É um clássico. Após uma derrota dura e inesperada, fala-se de lições. O que se aprendeu. Que erros não se poderão voltar a cometer. Disso falou Rúben Amorim na véspera de receber o Marselha, uma semana depois da debacle no sul de França, onde o Sporting até entrou a ganhar antes de entrar em processo de autodestruição.
Não foi exatamente loquaz o treinador do Sporting, ele que até leva jeito com as palavras. Atirou aquilo que seria de esperar, que a este nível não dá para relaxar porque quando se relaxa se perdem jogos em nove minutos, referindo-se ao curto intervalo de tempo que bastou ao Marselha para marcar três golos mal se apanhou em vantagem numérica no seu estádio.
Pois em Alvalade o Sporting não perdeu o jogo em nove minutos: foi em dez. Os dez minutos que foram do momento em que Guendouzi marcou o penálti consentido, permitido, praticamente autorizado por Ricardo Esgaio, aos 20 minutos, até Alexis Sánchez encostar à boca da baliza a oferta em forma de cruzamento de Harit, aos 30’, num lance que até começou por ser anulado por fora de jogo, mas confirmado pelo VAR como legal.

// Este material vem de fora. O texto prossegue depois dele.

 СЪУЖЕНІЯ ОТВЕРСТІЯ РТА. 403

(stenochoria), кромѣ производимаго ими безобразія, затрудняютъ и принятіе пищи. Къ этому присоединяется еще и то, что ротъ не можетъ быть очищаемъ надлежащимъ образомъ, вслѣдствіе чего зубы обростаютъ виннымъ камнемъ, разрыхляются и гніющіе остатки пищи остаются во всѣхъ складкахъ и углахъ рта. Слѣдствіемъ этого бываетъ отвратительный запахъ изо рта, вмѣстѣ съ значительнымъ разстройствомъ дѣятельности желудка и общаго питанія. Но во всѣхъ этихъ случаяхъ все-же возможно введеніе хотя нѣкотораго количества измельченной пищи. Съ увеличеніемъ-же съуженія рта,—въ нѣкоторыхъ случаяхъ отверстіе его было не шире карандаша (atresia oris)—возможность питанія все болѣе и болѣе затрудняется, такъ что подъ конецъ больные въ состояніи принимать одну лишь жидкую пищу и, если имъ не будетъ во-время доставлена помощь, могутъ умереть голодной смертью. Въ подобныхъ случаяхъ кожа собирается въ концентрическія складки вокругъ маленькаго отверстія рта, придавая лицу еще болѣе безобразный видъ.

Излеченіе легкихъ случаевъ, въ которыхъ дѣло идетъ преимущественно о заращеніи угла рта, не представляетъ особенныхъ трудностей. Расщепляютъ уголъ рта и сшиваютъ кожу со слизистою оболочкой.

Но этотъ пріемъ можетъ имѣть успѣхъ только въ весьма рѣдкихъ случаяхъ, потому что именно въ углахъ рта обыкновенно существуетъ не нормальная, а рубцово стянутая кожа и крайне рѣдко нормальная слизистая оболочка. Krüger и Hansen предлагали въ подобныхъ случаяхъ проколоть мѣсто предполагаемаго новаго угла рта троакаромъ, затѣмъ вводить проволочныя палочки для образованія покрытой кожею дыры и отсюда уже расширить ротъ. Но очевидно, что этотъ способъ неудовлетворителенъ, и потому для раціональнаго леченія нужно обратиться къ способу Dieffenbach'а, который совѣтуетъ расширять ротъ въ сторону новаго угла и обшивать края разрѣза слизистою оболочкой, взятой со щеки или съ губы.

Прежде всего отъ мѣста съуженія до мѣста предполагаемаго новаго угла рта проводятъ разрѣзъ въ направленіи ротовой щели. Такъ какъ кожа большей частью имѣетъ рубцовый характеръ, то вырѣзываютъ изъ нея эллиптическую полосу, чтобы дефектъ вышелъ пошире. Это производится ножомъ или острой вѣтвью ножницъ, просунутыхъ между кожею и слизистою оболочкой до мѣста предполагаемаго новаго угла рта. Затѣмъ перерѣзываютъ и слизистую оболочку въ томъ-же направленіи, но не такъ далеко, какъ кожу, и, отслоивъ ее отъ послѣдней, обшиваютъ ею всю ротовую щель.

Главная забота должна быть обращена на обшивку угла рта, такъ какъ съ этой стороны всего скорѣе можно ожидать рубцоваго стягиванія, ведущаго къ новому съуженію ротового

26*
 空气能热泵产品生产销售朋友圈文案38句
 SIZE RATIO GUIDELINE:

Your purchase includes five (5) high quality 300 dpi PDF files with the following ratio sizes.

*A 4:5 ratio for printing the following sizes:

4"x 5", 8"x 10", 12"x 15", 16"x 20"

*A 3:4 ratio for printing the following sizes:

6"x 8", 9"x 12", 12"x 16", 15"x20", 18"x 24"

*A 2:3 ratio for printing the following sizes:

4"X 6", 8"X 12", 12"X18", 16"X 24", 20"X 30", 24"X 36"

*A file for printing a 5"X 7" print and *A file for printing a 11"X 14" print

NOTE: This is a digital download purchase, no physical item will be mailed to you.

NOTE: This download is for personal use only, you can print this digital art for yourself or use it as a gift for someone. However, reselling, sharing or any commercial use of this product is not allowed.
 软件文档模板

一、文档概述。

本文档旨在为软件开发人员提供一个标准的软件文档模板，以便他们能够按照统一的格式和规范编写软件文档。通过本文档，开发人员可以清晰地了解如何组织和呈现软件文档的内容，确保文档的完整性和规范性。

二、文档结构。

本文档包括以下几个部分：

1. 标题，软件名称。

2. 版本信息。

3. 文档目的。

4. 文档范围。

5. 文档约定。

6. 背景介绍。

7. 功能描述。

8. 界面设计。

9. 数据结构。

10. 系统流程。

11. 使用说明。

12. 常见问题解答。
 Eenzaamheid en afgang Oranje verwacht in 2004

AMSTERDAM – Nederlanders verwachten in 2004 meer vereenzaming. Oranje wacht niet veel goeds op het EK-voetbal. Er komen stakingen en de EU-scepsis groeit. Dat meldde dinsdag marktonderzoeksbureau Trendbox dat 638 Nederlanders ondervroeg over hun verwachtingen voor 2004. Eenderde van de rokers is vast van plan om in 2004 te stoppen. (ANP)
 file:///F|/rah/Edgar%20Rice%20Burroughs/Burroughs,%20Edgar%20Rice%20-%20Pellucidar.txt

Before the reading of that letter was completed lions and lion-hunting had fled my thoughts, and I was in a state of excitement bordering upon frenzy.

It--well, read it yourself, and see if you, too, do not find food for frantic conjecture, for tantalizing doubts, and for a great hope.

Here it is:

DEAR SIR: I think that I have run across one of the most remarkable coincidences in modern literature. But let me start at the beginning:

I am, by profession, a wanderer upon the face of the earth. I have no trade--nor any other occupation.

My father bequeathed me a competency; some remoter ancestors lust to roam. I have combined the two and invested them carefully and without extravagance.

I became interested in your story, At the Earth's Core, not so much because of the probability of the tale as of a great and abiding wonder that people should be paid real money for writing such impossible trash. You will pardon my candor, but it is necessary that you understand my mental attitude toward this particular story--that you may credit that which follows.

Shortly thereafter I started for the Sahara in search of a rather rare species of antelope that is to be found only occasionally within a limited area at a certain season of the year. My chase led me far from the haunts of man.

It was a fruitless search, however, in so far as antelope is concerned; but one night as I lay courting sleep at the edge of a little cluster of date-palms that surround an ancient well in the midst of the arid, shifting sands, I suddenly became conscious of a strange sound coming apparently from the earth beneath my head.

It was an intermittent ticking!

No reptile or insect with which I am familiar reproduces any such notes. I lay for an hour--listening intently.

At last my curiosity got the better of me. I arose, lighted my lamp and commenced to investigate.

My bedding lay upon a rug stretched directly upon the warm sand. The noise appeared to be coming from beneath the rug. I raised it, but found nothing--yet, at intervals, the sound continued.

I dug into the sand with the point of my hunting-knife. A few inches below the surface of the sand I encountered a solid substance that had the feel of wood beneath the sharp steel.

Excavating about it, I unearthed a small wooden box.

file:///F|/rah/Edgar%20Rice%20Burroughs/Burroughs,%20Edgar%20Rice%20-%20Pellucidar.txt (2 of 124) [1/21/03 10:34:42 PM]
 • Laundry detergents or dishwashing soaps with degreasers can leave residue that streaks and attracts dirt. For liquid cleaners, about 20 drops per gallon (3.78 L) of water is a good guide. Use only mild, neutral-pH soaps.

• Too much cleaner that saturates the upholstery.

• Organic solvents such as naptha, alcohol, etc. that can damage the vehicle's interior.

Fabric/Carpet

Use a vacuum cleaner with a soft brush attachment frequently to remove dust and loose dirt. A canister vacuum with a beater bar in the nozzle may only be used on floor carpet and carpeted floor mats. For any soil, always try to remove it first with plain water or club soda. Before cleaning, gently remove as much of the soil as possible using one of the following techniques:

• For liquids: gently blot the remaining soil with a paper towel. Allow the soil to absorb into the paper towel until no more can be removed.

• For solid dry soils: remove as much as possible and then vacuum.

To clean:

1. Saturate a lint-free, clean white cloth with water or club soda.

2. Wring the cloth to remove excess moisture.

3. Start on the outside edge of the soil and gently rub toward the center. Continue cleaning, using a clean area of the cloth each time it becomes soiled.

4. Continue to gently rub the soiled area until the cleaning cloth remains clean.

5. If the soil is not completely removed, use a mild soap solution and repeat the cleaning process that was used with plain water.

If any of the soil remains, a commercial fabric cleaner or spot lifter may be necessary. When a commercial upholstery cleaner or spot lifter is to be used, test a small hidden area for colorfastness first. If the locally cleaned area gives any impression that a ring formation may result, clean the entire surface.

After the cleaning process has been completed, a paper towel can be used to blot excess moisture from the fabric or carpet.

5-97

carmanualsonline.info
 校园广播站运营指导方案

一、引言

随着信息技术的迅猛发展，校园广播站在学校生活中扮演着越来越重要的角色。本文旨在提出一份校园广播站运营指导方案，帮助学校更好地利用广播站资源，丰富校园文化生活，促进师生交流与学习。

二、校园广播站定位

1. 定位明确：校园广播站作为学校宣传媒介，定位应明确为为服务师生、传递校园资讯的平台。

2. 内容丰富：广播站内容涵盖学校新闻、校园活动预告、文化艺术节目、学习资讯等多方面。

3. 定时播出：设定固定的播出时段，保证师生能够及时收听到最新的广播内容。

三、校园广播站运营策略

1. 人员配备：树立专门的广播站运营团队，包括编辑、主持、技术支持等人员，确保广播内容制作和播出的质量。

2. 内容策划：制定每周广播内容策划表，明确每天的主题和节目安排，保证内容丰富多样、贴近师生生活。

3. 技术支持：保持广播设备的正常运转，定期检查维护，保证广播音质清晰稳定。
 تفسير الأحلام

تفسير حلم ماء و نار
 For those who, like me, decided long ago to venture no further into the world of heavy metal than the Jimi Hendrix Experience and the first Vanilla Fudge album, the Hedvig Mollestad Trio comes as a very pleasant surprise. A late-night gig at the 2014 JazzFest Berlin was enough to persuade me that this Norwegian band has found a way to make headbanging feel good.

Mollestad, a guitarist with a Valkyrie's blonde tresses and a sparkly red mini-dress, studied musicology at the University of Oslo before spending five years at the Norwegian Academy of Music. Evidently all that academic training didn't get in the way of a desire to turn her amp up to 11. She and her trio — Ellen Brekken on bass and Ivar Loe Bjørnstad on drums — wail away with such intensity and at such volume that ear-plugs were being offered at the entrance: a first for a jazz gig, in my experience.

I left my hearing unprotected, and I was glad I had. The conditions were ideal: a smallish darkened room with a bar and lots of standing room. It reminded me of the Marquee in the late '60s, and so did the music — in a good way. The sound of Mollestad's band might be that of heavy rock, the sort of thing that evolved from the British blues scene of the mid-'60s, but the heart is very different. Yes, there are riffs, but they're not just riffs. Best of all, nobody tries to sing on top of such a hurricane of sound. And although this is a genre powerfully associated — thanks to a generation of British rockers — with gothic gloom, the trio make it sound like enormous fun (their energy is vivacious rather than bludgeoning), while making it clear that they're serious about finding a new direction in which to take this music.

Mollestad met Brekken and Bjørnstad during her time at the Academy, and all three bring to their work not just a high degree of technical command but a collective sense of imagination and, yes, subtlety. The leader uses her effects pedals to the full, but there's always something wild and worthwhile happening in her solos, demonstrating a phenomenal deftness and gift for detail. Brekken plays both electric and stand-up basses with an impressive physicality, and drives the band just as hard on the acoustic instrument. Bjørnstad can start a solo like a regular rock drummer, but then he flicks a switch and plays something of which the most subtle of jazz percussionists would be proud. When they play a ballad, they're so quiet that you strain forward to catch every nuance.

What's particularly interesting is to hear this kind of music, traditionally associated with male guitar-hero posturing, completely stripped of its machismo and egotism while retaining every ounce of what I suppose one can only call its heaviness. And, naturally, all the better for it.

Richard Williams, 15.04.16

À meia-hora de jogo, o Sporting jogava com uma dupla desvantagem no marcador e com menos um campo numa noite em que até quando tudo estava igual já se notavam as dificuldades: a equipa de Rúben Amorim sofreu desde cedo para sair a jogar, pouco confortável com a superioridade dos gauleses a meio-campo, sem se conseguir desembrulhar da pressão precoce, da estratégia que Igor Tudor trouxe para Alvalade e à qual Amorim nem teve tempo de responder.
E o que se seguiu foi apenas uma espécie de avalancha de erros, azares, muita culpa própria e um desfecho que já se parecia adivinhar, como que pairando no ar logo no arranque. Com Porro no banco, aparentemente disponível, Amorim deu a titularidade a Ricardo Esgaio que em dois minutos juntou todas as falhas individuais possíveis para deixar a equipa numa situação limite num jogo tão importante. Já sabendo do critério do árbitro, até porque este já tinha sido implacável em lances semelhantes, o lateral foi de braço no ar numa disputa de bola com Nuno Tavares aos 16’. Resultado: cartão amarelo. E logo a seguir começou por falhar o posicionamento num ataque do Marselha para depois entrar de forma imprudente às pernas de Harit dentro da área, quando já tudo estava descompensado. A expulsão era inevitável e, para ajudar o Sporting, Guendouzi não falhou - ainda que Israel tenha adivinhado o lado do remate.
PATRICIA DE MELO MOREIRA
O posterior golo de Alexis veio matar o jogo, com 30 minutos no marcador. Um golo que era apenas sintoma de uma equipa perdida, com Amorim a reagir aos repelões no banco. Começou por lançar Fatawu para fechar o lado direito após a expulsão de Esgaio, a equipa continuou frágil e insegura, e com a saída de Coates por lesão aos 34’ voltou a mexer: entrou não só Marsá para o lugar do uruguaio como Sotiris para vez de Marcus Edwards, porque o Sporting necessitava com urgência de estancar o meio-campo.
Mas aí já o mal estava mais que feito. Nazinho entrou após o intervalo para a saída de Trincão e o Sporting até nem começou mal na 2.ª parte, mas a expulsão de Pote aos 60’, aparentemente por irresponsáveis palavras ao árbitro, tornaram a meia-hora restante numa espécie de Survivor, em que o importante era o controlo de danos, evitar uma possível humilhação. E se o jogo terminou 2-0 foi porque o Marselha mais não quis: Tudor aproveitou para rodar a equipa, fazer descansar alguns jogadores e quase nunca acelerou num jogo que chegou a ter “goleada” escrito na testa.
Com tudo isto, o Sporting mantém-se com todas as hipóteses de seguir em frente na Liga dos Campeões, com seis pontos, tal como o adversário desta noite. Mas se os franceses estão em trajetória ascendente em termos de motivação e os leões vão na direção contrária: parece agora tão longe aquele Sporting venenoso de Frankfurt ou o cheio de coração da receção ao Tottenham. E isso tem o seu peso, até porque em dois jogos com o Marselha, a equipa de Rúben Amorim competiu, quanto muito, vinte minutos em cada um, vergando-se depois à sobrevivência em contendas já fechados a meio da 1.ª parte. E isso tem peso, para mais numa fase de grupos tão concentrada, sem contemplações para derivações de qualidade ou curtos-circuitos individuais.